#### [EXERCISE DIRECTIONS]
Pick out each line in the material below that contains the word "separates" and copy those lines in full.

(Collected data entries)
···

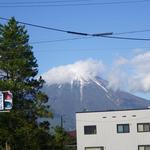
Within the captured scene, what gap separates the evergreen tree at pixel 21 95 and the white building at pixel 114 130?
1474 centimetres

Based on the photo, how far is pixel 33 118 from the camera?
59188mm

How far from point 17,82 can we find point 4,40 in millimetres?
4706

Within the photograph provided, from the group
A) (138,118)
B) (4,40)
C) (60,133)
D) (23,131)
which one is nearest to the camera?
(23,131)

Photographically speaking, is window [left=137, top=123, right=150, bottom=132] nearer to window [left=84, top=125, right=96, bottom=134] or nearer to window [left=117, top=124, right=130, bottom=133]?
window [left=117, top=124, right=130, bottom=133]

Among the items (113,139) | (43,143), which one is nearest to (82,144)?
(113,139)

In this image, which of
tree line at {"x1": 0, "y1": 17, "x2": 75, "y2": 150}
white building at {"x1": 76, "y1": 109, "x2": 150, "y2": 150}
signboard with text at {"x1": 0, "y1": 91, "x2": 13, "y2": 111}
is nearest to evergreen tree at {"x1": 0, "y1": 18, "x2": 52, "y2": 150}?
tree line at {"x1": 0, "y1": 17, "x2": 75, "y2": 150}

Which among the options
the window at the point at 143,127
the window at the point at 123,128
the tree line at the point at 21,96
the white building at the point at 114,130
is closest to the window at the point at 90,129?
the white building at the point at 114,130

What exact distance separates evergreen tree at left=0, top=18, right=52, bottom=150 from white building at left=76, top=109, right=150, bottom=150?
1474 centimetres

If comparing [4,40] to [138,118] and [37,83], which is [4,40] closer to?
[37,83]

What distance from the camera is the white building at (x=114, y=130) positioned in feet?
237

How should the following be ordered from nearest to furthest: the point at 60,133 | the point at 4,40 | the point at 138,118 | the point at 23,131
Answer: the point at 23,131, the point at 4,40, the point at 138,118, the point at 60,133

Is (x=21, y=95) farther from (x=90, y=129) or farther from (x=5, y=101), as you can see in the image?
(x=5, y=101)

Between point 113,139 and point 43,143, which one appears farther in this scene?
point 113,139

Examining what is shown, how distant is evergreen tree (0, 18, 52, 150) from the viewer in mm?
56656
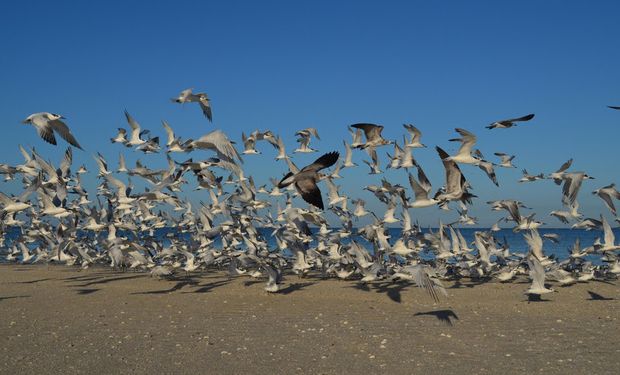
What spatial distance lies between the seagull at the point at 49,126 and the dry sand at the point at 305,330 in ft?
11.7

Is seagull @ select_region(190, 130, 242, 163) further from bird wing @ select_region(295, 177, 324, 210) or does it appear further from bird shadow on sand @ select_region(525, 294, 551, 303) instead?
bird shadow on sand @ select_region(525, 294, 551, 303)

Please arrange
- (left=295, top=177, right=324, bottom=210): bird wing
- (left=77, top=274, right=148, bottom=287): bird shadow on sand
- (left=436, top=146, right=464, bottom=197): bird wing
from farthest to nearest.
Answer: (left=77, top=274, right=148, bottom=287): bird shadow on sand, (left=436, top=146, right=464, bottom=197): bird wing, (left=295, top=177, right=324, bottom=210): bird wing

···

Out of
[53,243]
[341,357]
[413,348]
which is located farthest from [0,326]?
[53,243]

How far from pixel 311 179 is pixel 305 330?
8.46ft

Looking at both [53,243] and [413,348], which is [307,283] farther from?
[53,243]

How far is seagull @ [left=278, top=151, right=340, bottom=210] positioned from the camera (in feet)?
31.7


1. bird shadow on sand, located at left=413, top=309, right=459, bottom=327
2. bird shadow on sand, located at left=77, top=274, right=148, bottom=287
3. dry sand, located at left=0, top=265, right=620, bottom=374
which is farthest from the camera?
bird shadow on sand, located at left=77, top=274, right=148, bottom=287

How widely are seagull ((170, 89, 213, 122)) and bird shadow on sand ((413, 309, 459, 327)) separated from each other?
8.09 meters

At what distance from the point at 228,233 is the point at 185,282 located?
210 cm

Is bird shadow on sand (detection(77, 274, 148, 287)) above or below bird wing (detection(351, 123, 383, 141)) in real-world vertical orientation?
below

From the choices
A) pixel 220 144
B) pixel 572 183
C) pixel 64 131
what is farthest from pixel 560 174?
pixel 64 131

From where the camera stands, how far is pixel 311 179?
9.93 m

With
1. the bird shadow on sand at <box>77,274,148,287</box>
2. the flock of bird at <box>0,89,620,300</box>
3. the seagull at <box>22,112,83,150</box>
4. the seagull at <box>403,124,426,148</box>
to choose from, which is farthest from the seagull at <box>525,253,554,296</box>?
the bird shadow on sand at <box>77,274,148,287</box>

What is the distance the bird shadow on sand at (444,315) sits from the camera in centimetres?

···

#### [EXPECTED ANSWER]
Within the captured scene, what gap separates the evergreen tree at pixel 21 95 and the white building at pixel 114 130?
What exact distance separates evergreen tree at left=0, top=18, right=52, bottom=150 from white building at left=76, top=109, right=150, bottom=150?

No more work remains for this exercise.